It seems almost inevitable: At some point, somewhere in our journey, we feel betrayed by someone or something. A friend lies, a loved one dies, our favorite pet prefers the company of someone else, you name it. And regardless of who delivers the blow, something else seems inevitable: the feeling of having been “burned” never seems to fade away; out of the blue old hurts are fanned back into life by freshly rekindled resentments. We may even want to forgive and forget, but there’s precious little we can do to free ourselves from this searing in our soul.

The reason it’s so hard to deal with these unwanted moments and their dark repercussions is that we don’t really understand them at all. Looking at what we’ve lost—or at what a friendship has cost from the standpoint of the Self that feels betrayed—it almost seems natural to go on being negative.

Yet, isn’t this kind of resentment just what small children feel when a caring parent says it’s time to replace something they love with something new that they’ll grow to love even more? Time to toss out that old stick-pony and let your father teach you how to ride a real horse! For a while, the child may feel like a victim, betrayed in some way. But the parent knows the child is being handed the keys to a whole new level of life that he or she can’t imagine. This temporary disconnect between the child and parent exists as it does for good reason: The adult can see both worlds at the same time—the child’s old one, and the new possibilities just ahead—while children see only the one in which they feel happy and secure.

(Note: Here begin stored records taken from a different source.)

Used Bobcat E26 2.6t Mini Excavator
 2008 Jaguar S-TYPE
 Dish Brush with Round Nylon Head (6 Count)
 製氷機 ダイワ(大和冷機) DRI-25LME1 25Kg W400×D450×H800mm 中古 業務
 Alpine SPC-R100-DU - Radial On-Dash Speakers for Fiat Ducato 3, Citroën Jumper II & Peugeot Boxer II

In scale, this same principle holds true for us when it comes to our moments of loss. We may not yet see it as being so, but whenever unwanted situations come along—stripping us of some beloved attachment—it is the operation of one world acting upon another. There is our familiar world, the one we’ve always known—who and what we’ve been, filled with our preferences and possessions—and acting upon it is a new order of reality whose meaning is unknown at first, but whose secret purpose is to help us awaken to our own higher possibilities. But when in such moments—moments only these colliding worlds can provide, all we see is our resentment or regret—we lose sight of this spiritual gift that can be offered to us in no other way.

Yes, someone has hurt us badly. Yes, we feel rage and regret, and all the stormy emotions that attend such losses. But, as we’re starting to see, there is another story behind those bitter feelings of loss and anger. We live in a world where our earthly relationships are intended to teach us about higher, spiritual realms . . . where worldly affection is meant to be a stepping-stone to higher love.

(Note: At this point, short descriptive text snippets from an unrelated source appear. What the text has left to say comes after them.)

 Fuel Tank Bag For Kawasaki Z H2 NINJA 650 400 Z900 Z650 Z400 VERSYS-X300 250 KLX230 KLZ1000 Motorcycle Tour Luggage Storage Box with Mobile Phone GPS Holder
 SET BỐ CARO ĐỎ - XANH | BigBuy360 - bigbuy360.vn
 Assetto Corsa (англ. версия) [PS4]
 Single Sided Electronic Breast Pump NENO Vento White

In this instance, when we are hurt badly, the higher lesson hidden in this trial is to recognize the time has come to let go of who and what we have been up until the moment of loss. And “how” do we know this is true? How can we be sure there is something good in the “bad” others put us through? Because if we understand that events in themselves have no power to punish us, then who’s to blame for our pain when life changes as it must? The real culprit here is our present level of Self—literally wrecking itself—as it clings to what can no longer remain in our life . . .

Yes! It does hurt to be left behind, or to be lied to. Yes, we feel lots of grief and anger—those knee-jerk reactions that rush in and rule a heart that feels so wrongly compromised. But as long as we cling to the false idea that who we really are is meant to be defined by any “other”—regardless how sublime—we have no choice but to feel that we’re being pulled apart when our relationships change—as they must.

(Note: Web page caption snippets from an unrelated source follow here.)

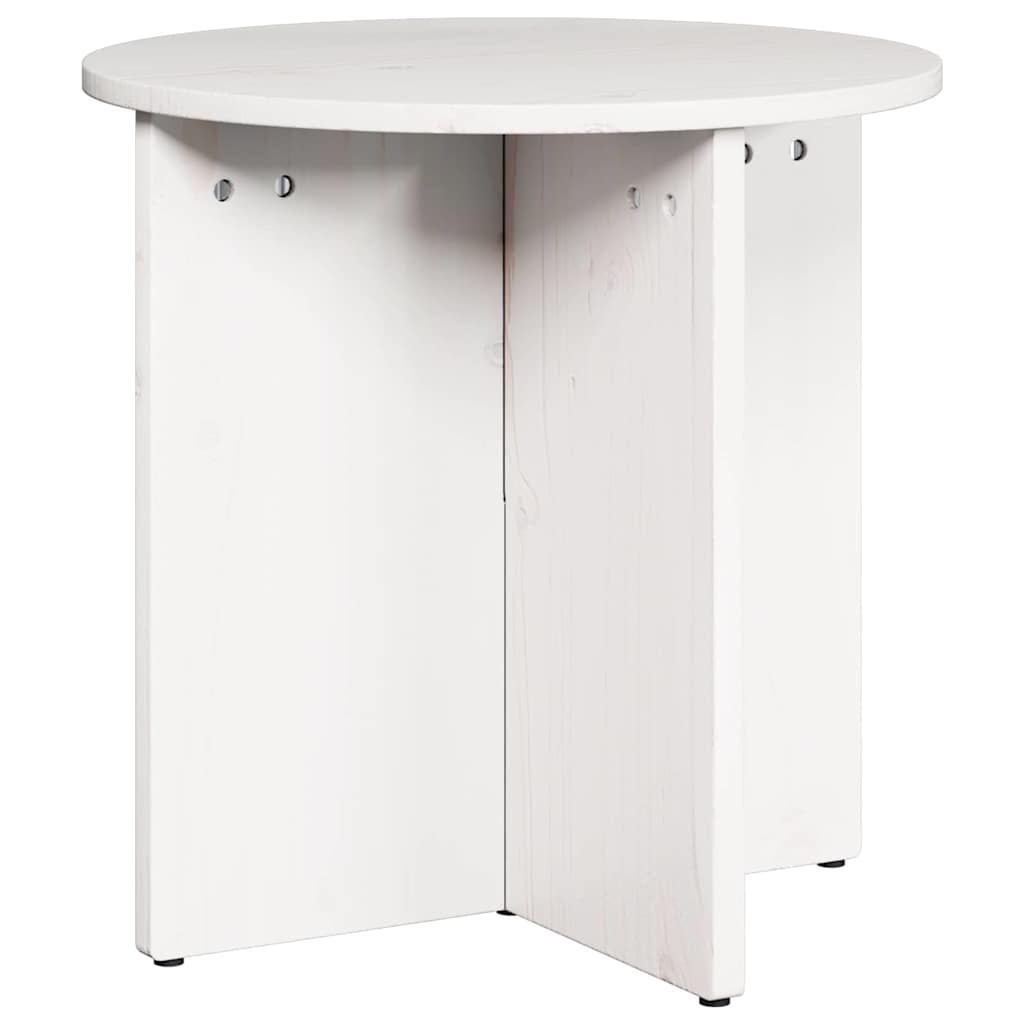 Salontafel 2 pcs Wit is nu te koop bij PeponiXL, paradijselijk wonen!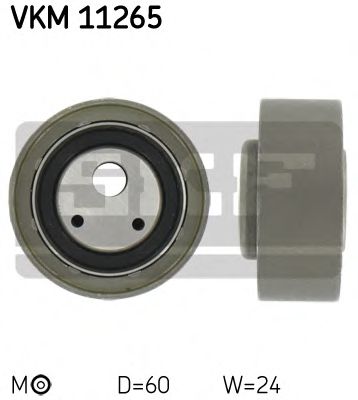SKF VKM 11265 Натяжной ролик, ремень ГРМ для AUDI 100 (Ауди 100) SKF VKM 11265 Натяжной ролик, ремень ГРМ для AUDI 100 (Ауди 100)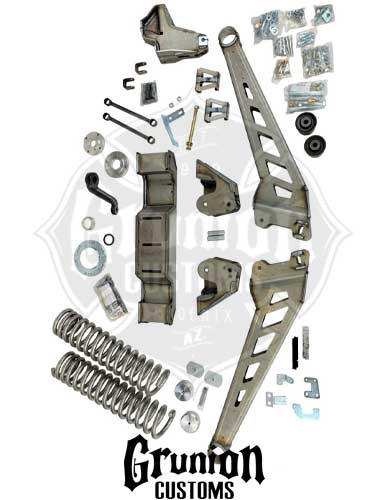 Dodge Ram 2500 2019-2023 4WD Diesel 10" Lift Kit Radius Arms McGaughys 54418
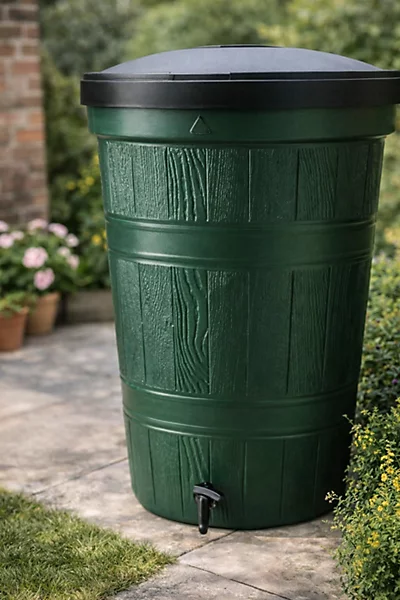 Green Water Butt.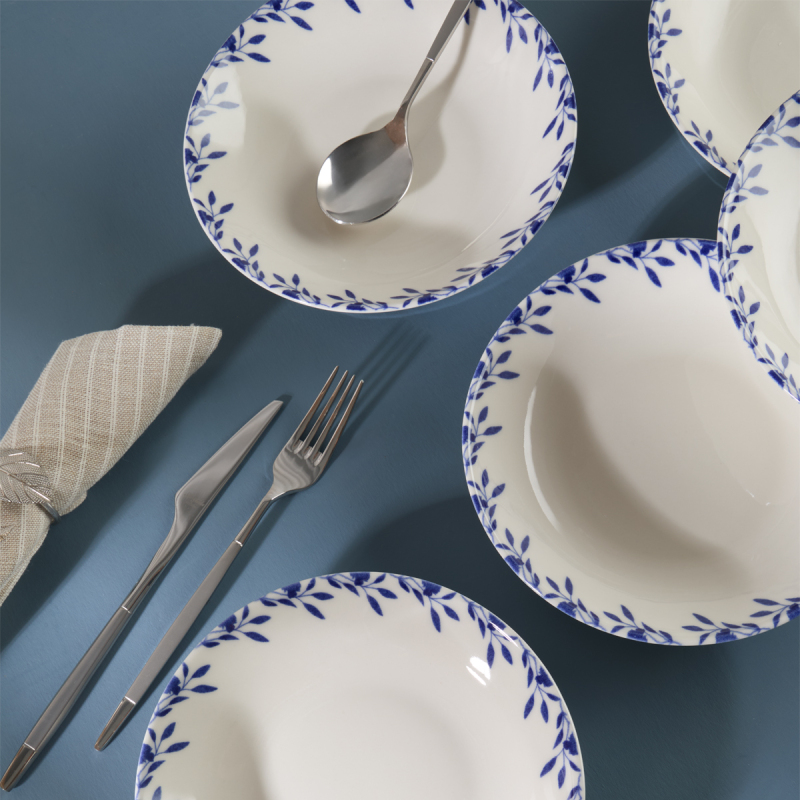 Aryıldız Mare Yemek Tabağı 6 Parça 19 cm - 2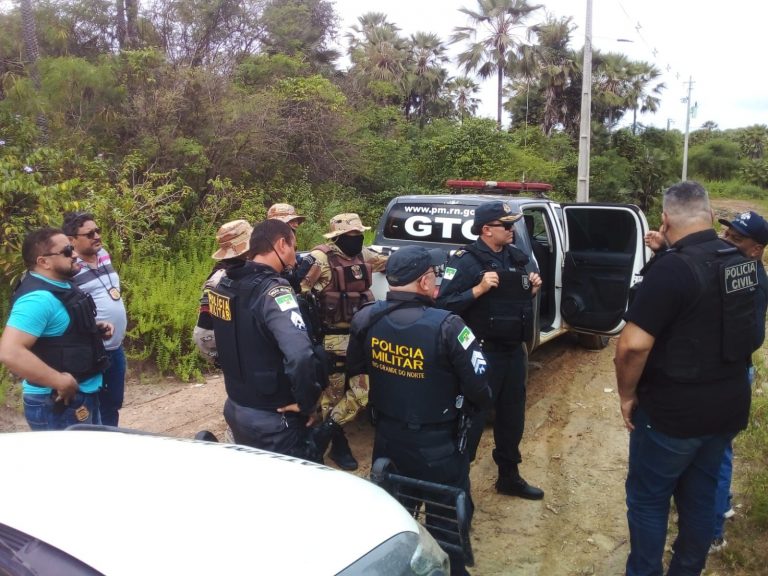 Polícia Civil prende condenado por roubo em Felipe Guerra no Oeste Potiguar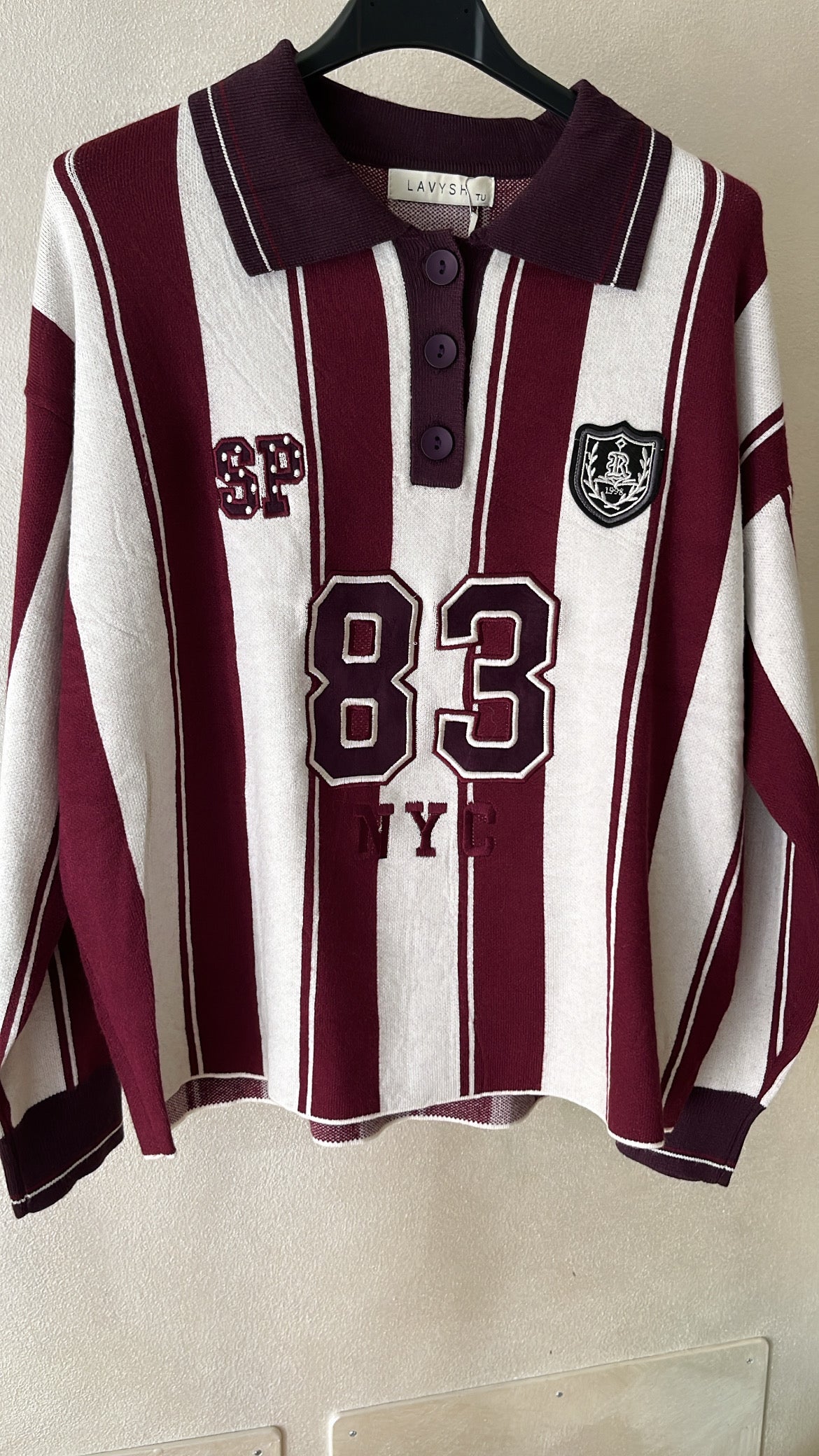 Maglia a righe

There’s a silver lining to this kind of suffering once we learn to see it! Strange as it is, how else could any of our secret attachments ever be realized and released . . . if not for the unwanted events that come along to reveal them! Each “troubling” event, seen properly, is the herald of a freedom yet to be known. With this in mind, here’s the higher lesson that awaits us on the other side of any loss, if only we’ll open ourselves to its healing.

In the spiritual worlds above us, we are the other. The man who came to own a successful horse ranch is— and will forever have within him—the small boy who couldn’t imagine anything better than his little stick pony. Nothing real can be lost. Just as the seed must give way so that the sapling it holds can spring from it, with all of its greater possibilities, we must learn to let go of what was, so that what may be can grow in its place. Love never dies, but only changes its form and expression that we may see its example and willingly follow suit.

One last thought. Our anger and resentment toward someone who has hurt us do not prove that we loved, and they didn’t. What our enmity really indicates is that we don’t yet understand the true nature of love, or we wouldn’t be ripping ourselves apart because someone tore from us something to which we had become attached. The hole in our soul that is created by any such loss must be left empty. If we let it be filled with negative states, we will never know the birth of a whole new order of love because there is no room for it to grow.